J'ai pas le temps de répondre avant que Jason ne parle à nouveau. « J'ai bégayé ? Lâche cette putain de serveuse et commande ta putain de bouffe. »
« Putain, t'es pas marrant aujourd'hui », dit le grand type en retirant lentement sa main de mes fesses.
« Un steak. Comme je l'aime. » Jason me regarde droit dans les yeux alors que j'acquiesce, allant l'écrire, mais il m'arrête. « Pas besoin. C'est toi qui le cuisines. » Il le dit comme si je devais le faire.
J'acquiesce silencieusement, et il regarde par la fenêtre pendant que les autres commandent. Je reprends leurs menus, et quand je tends la main pour celui de Jason, il le retient un moment, me regardant droit dans les yeux. « Seulement le mien. File les leurs au chef. »
« Oui, monsieur », dis-je doucement.
Prenant son menu, je me tourne et marche vers la caisse. Trixi me lance un regard bizarre alors que je passe devant le comptoir et entre dans la cuisine.
Je donne la commande au Chef avec Lions écrit en haut pour qu'il sache que tout doit être nickel. Il hoche nerveusement la tête, prenant une grande inspiration avant de s'y mettre.
Pendant ce temps, je prends tout ce qu'il me faut comme hier soir - y compris le cognac - et commence à cuisiner le steak de Jason. Le Chef me regarde bizarrement, mais heureusement ne demande pas pourquoi.

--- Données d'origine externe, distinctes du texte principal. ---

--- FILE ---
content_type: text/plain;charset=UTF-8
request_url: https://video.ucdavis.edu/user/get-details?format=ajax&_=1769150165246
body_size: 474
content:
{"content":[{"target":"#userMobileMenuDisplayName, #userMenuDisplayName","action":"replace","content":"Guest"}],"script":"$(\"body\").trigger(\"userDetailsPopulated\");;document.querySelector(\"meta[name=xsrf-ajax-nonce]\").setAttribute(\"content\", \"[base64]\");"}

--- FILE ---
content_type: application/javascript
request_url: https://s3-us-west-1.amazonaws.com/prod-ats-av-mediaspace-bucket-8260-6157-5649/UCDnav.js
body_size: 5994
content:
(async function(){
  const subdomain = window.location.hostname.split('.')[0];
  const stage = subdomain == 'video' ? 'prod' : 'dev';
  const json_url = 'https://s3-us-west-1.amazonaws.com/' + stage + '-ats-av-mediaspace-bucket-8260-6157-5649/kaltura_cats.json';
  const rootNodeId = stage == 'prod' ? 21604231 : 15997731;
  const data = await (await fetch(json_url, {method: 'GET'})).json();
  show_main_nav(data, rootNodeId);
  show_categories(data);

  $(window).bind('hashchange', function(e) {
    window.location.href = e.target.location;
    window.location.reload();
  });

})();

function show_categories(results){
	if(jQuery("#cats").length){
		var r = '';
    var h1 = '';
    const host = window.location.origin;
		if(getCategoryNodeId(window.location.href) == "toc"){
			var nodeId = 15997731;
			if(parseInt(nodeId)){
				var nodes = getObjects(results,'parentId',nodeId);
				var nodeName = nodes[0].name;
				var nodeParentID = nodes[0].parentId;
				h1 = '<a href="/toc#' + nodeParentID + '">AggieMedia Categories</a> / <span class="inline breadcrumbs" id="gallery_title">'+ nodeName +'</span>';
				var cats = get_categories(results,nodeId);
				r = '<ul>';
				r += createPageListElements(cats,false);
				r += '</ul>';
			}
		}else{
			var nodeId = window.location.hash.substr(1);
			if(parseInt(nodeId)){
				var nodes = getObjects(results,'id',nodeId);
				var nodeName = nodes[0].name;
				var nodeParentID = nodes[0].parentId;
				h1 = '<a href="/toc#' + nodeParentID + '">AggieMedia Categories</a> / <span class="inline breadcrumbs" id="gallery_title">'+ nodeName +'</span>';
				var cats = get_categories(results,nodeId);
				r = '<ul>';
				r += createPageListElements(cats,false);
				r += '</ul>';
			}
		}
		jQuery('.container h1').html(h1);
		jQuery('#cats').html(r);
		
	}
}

Quand la bouffe est prête, Trixi vient chercher les assiettes quand la cloche sonne. Là, elle me voit enfin finir le plat de Jason.
« Mave, qu'est-ce que tu fabriques ?! » chuchote-t-elle fort.
Je secoue la tête, lui lançant un regard qui dit « Je t'expliquerai plus tard » en nettoyant le bord de l'assiette. Elle part avec le reste de la nourriture, et je la suis avec celle de Jason.
Trixi quitte juste la table quand j'arrive. Je la contourne et pose doucement la bouffe de Jason devant lui. Immédiatement, il prend une frite, la trempe dans la sauce et me regarde comme s'il attendait quelque chose.
J'ouvre maladroitement la bouche, sentant d'autres clients me regarder pendant qu'il me fixe et tend la main pour mettre la frite dans ma bouche.
Je sursaute presque quand je sens ses doigts effleurer ma jambe nue sous la table.